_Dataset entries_
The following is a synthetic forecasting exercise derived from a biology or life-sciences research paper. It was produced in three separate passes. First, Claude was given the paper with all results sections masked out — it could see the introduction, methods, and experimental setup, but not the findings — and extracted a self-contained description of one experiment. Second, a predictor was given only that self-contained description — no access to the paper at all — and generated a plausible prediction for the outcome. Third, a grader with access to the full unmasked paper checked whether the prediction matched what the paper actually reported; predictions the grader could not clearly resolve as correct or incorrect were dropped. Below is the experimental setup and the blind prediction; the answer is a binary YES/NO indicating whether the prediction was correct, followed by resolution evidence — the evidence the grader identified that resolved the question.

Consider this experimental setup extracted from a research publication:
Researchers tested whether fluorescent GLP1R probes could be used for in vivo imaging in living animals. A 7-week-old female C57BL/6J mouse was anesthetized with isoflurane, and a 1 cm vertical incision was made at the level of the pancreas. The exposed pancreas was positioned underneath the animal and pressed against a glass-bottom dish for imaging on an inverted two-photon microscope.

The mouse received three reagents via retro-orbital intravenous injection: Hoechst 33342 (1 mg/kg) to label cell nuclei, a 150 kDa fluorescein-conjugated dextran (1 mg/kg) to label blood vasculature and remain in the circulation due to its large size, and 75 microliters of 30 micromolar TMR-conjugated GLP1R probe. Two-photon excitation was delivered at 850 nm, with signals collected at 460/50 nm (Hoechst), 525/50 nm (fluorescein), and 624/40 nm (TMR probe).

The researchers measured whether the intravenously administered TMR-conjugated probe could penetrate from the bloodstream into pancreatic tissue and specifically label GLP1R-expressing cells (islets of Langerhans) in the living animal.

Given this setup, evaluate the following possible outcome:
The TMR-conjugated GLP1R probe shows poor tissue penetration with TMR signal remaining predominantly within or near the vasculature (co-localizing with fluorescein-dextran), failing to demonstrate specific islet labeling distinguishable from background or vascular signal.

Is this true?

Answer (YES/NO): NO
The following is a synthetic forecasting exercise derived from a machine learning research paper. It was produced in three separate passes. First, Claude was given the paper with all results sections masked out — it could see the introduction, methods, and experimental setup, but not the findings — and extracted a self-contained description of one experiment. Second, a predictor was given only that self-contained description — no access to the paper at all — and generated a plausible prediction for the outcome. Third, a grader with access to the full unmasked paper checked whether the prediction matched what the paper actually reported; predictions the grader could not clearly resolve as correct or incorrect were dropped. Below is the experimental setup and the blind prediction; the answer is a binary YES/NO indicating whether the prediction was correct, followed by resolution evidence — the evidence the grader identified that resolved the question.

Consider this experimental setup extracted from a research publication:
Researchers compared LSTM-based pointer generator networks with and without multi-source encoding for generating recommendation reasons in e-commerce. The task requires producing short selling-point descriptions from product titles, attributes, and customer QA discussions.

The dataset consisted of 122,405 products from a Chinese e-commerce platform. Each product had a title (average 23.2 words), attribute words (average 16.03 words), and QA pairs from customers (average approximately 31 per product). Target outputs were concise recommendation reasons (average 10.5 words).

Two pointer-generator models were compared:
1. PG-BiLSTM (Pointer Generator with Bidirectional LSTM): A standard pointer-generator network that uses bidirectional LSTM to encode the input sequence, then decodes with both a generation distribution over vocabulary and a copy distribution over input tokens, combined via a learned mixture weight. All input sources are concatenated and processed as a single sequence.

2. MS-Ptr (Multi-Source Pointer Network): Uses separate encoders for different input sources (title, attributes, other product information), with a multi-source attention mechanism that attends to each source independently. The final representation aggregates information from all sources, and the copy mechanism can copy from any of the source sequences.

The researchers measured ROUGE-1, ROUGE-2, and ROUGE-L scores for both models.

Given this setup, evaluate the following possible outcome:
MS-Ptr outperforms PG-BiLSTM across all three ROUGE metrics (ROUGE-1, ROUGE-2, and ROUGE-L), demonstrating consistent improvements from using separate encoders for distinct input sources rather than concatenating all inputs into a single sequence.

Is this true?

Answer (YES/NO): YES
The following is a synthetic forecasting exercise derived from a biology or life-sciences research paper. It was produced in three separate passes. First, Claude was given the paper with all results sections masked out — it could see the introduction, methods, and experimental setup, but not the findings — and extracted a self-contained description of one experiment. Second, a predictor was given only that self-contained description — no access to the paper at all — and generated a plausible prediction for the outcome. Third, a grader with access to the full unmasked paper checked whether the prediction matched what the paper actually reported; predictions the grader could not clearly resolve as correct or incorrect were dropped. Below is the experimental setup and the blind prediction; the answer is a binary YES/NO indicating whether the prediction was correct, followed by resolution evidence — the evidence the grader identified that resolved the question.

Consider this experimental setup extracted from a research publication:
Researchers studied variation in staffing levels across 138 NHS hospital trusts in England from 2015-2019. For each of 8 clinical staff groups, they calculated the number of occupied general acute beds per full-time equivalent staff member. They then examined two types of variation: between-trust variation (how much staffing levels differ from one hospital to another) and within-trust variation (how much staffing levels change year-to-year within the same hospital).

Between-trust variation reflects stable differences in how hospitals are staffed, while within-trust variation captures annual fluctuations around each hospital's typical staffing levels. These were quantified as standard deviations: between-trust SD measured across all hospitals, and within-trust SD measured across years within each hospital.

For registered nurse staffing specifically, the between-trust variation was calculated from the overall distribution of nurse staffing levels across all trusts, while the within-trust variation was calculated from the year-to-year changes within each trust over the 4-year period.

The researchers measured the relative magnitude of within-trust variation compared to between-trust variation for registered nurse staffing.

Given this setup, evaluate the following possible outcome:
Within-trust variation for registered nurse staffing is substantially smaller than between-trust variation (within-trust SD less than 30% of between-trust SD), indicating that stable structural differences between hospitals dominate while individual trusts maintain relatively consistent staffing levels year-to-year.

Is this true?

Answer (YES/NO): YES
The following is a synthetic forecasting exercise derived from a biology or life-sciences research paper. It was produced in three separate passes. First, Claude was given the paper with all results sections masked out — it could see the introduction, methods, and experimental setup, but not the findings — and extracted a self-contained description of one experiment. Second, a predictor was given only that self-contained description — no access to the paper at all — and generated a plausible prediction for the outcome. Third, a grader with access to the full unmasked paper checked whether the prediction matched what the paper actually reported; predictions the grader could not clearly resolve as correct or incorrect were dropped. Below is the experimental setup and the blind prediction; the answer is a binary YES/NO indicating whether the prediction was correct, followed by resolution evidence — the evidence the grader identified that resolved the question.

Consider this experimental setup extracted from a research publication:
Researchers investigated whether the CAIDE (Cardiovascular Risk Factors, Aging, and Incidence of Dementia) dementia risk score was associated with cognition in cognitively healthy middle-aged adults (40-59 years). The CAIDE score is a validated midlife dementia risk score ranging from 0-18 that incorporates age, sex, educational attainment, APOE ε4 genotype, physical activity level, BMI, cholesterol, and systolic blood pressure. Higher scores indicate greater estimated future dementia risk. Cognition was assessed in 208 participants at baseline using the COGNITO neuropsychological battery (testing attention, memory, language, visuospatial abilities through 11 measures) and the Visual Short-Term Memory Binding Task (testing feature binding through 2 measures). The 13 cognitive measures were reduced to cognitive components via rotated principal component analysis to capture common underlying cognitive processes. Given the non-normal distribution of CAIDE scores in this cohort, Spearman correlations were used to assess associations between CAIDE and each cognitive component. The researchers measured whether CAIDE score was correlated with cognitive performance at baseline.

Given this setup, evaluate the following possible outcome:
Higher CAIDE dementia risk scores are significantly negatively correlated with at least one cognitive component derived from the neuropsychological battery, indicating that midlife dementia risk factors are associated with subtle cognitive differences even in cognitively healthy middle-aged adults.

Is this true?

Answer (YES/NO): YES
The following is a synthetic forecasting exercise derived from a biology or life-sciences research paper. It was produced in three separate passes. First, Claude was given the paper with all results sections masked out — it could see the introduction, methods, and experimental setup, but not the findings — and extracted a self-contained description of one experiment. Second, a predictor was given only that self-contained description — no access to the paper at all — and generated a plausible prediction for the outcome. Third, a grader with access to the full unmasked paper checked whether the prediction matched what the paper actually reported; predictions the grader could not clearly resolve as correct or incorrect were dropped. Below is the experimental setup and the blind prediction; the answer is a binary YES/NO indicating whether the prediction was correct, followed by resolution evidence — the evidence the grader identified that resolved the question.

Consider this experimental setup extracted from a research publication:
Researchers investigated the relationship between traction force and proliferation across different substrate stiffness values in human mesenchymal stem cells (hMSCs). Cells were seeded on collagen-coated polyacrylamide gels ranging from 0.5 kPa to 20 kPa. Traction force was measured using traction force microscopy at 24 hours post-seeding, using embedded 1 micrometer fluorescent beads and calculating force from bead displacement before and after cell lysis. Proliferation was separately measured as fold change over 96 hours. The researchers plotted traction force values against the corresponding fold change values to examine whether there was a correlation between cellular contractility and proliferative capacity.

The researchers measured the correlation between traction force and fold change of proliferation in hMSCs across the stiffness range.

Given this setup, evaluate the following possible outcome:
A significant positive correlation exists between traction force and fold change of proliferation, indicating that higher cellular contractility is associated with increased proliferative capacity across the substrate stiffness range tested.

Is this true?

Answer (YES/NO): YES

_Task item_
Every line that contains the string "healthy" should be copied from the records.

_Answer box_
Researchers investigated whether the CAIDE (Cardiovascular Risk Factors, Aging, and Incidence of Dementia) dementia risk score was associated with cognition in cognitively healthy middle-aged adults (40-59 years). The CAIDE score is a validated midlife dementia risk score ranging from 0-18 that incorporates age, sex, educational attainment, APOE ε4 genotype, physical activity level, BMI, cholesterol, and systolic blood pressure. Higher scores indicate greater estimated future dementia risk. Cognition was assessed in 208 participants at baseline using the COGNITO neuropsychological battery (testing attention, memory, language, visuospatial abilities through 11 measures) and the Visual Short-Term Memory Binding Task (testing feature binding through 2 measures). The 13 cognitive measures were reduced to cognitive components via rotated principal component analysis to capture common underlying cognitive processes. Given the non-normal distribution of CAIDE scores in this cohort, Spearman correlations were used to assess associations between CAIDE and each cognitive component. The researchers measured whether CAIDE score was correlated with cognitive performance at baseline.
Higher CAIDE dementia risk scores are significantly negatively correlated with at least one cognitive component derived from the neuropsychological battery, indicating that midlife dementia risk factors are associated with subtle cognitive differences even in cognitively healthy middle-aged adults.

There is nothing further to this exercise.